According to epidemiological estimates, the number of people over 65 living with HIV is expected to grow in the next 10 years thanks to antiretroviral therapies that allow the infection to be transformed from a deadly to a chronic disease. “In the management of patients with HIV, the management of comorbidities becomes a priority, especially from the point of view of cardiovascular risk. Starting from the control of body weight gain which is closely related to the onset of the metabolic syndrome”, explains Massimo Andreoni, scientific director of the Italian Society of Infectious and Tropical Diseases (Simit).
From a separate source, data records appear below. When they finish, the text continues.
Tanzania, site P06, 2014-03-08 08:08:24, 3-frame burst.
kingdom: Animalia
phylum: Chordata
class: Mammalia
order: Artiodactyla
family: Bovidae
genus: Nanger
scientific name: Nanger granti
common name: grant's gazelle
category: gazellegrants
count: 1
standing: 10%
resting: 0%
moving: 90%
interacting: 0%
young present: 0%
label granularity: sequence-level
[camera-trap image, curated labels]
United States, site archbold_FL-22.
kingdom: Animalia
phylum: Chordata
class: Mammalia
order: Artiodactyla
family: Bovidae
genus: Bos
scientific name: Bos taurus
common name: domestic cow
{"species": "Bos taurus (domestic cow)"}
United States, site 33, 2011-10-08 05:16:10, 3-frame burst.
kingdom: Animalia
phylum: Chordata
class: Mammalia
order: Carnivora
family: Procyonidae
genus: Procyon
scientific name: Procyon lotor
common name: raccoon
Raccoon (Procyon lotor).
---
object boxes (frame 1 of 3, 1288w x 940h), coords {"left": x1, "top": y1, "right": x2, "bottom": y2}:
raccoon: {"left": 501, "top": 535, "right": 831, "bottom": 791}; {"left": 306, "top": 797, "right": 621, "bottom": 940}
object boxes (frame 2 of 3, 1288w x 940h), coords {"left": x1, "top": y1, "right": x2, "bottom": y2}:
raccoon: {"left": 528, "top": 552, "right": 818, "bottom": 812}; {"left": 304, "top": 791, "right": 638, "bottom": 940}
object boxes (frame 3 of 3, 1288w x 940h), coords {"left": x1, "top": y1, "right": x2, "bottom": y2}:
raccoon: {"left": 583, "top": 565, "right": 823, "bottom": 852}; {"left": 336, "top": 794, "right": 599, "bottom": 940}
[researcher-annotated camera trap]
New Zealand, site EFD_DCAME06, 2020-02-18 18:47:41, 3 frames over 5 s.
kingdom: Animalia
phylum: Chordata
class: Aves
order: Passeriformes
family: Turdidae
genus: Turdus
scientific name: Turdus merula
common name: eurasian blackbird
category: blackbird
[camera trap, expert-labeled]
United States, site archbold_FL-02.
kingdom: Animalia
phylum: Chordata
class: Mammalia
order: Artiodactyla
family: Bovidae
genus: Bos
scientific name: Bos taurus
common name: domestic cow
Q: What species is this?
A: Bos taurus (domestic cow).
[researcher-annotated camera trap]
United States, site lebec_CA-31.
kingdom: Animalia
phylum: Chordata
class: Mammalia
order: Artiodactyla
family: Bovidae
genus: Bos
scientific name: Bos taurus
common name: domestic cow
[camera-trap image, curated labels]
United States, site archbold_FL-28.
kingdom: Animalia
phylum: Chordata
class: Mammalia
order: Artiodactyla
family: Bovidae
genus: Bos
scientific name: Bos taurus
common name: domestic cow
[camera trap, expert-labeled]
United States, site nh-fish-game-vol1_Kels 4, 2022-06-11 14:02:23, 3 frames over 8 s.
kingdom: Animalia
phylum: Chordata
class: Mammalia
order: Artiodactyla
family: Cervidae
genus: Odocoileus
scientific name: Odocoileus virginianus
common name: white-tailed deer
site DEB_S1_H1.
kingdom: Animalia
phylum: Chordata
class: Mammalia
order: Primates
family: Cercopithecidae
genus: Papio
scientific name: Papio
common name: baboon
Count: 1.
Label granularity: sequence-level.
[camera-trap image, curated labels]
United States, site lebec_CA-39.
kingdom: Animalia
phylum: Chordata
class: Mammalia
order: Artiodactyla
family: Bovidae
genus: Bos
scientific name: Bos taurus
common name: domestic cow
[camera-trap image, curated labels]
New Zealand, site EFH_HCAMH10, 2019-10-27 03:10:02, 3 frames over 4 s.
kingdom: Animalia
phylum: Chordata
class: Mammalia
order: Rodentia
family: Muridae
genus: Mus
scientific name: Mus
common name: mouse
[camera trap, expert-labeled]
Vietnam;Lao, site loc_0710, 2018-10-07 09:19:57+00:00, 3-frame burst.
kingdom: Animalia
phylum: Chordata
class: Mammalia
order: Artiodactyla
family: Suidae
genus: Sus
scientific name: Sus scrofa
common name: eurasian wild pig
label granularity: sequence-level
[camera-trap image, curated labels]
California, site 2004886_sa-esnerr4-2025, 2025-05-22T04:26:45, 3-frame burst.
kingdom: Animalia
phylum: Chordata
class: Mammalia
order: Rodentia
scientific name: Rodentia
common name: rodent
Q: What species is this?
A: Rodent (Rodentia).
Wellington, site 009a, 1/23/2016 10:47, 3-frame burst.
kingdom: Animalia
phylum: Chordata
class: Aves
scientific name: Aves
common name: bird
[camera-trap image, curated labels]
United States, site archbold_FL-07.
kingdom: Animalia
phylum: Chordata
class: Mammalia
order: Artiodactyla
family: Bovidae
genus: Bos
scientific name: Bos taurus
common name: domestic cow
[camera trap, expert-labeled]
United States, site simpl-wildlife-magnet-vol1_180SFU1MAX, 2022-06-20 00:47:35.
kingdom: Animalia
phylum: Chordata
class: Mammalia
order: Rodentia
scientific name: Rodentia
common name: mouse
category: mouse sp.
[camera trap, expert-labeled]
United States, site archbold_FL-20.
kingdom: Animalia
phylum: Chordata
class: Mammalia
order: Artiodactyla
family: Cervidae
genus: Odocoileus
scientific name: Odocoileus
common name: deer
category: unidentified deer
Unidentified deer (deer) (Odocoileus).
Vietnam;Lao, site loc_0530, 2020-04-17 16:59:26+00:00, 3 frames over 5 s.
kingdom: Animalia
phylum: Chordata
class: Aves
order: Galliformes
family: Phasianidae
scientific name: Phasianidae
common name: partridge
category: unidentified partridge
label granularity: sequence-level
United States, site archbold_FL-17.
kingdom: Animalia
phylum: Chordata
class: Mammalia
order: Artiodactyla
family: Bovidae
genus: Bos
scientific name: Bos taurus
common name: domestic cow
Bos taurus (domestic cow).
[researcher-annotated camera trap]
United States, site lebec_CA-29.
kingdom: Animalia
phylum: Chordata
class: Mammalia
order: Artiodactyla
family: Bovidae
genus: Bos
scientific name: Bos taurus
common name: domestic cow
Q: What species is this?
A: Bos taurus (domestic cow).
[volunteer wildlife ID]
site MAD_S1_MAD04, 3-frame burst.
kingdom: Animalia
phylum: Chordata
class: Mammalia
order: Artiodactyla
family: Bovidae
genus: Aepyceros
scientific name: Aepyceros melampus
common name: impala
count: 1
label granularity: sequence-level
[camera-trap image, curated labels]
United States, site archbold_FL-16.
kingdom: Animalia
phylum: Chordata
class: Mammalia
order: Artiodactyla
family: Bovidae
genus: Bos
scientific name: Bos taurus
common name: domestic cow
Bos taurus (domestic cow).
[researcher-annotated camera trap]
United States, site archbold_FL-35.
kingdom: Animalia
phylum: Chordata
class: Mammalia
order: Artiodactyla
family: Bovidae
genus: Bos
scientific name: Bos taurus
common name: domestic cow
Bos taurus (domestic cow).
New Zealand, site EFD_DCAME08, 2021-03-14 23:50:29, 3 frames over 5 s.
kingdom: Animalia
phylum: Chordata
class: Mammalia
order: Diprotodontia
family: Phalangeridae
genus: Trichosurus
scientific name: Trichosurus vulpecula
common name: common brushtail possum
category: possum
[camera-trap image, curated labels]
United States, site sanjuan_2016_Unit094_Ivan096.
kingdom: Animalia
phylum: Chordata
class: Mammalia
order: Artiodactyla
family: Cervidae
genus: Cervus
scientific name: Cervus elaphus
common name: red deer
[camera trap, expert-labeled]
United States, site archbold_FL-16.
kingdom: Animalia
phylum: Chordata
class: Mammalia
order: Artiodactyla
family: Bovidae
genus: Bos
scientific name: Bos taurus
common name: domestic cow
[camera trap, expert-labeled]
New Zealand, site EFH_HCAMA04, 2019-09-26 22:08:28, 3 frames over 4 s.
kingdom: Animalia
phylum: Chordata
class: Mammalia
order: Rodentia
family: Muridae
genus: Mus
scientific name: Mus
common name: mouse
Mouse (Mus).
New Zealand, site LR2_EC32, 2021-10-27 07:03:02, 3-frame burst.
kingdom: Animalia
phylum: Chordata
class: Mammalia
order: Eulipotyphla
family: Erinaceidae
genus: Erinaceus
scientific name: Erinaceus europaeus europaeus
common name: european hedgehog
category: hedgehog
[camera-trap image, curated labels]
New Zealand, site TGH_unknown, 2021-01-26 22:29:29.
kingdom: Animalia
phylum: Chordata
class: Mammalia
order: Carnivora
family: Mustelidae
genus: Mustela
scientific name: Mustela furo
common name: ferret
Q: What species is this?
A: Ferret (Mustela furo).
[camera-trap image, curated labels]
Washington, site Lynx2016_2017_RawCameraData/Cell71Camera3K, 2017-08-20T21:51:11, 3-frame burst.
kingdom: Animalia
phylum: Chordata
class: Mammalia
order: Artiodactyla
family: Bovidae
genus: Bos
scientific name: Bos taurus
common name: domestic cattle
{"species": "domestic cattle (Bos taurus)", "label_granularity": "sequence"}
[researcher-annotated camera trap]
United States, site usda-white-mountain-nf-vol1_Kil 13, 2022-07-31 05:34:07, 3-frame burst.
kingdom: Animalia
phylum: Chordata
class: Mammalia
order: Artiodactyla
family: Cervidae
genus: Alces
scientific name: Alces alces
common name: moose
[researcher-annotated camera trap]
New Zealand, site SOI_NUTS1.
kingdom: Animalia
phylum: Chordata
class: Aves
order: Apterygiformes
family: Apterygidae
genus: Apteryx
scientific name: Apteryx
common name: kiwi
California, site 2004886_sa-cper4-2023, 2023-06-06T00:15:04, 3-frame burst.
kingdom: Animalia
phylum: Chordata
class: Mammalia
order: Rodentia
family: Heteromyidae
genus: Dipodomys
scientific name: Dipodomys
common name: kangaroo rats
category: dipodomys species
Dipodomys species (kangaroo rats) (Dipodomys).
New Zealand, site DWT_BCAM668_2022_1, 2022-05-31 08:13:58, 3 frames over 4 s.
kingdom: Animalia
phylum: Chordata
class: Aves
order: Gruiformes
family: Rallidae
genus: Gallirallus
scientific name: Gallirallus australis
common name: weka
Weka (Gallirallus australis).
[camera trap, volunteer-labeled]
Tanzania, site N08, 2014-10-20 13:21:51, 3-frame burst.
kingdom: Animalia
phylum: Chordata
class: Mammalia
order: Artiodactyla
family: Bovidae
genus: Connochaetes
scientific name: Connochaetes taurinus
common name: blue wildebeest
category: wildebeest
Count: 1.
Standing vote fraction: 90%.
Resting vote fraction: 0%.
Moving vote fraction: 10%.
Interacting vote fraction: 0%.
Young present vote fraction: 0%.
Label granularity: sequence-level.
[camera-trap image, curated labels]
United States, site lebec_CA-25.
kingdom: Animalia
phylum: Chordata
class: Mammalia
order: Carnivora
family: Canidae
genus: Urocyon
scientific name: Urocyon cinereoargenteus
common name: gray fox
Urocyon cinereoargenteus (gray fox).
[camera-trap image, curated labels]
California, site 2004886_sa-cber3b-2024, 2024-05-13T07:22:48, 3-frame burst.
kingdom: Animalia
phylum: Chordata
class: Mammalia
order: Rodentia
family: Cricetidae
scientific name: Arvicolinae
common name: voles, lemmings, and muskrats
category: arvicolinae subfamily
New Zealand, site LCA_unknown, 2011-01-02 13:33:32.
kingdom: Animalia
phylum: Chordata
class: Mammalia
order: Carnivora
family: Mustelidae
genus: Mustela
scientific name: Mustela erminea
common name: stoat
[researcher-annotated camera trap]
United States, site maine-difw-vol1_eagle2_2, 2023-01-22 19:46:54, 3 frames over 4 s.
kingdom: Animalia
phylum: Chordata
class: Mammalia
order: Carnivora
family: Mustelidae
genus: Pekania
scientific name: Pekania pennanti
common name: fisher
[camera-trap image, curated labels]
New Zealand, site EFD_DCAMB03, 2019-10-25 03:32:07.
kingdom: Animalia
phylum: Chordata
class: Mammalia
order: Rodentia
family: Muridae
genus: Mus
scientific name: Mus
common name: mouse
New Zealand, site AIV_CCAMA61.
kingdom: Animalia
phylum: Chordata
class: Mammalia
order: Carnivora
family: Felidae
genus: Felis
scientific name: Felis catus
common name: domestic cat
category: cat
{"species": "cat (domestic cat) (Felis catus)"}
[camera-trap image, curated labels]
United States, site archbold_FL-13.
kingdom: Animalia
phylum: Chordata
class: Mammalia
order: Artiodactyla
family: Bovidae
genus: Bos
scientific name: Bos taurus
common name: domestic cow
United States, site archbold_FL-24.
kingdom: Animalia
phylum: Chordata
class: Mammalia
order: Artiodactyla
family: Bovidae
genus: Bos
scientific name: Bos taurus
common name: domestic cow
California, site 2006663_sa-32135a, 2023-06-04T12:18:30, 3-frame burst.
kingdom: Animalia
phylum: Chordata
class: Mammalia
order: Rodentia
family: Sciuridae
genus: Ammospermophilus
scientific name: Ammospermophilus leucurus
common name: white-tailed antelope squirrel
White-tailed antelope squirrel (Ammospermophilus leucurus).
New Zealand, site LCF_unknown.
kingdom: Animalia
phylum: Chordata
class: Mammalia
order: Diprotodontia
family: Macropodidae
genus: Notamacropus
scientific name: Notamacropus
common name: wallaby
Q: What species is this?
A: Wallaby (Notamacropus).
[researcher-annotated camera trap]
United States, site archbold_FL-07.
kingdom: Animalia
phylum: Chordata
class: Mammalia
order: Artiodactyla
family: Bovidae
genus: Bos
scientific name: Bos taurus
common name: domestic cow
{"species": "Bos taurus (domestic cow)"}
And in this sense, he continues, “help can also come from switching to combination therapy. The Drive-Shift3 study analyzed the switch in patients on successful antiretroviral therapy (therefore, with controlled viraemia) to a regimen that included ‘use of tenofovir with emtricitabine combined with doravirine “, and” provided promising metabolic data demonstrating an improvement in lipid-related values in a large percentage of subjects. In addition, it showed data on weight gain ” .
“We know that this problem is extremely relevant today – highlights the expert – because weight gain is commonly described with new therapeutic regimens. And we know that weight gain obviously correlates with the development of the syndrome. metabolic disease that represents a problem in the patient with HIV infection. Because we already know that the presence of the virus is able to determine the inflammatory state that causes our patients with HIV infection to undergo so-called ‘non-AIDS related’ diseases With the Drive-Shift study, at the switch of the treatment it was seen that after 3 years, therefore a very long observation, the increase in body weight appears to have been extremely modest, with an average value of 1.4 kg. Furthermore, 82% of patients did not have a significant increase in BMI (Body Mass Index) “.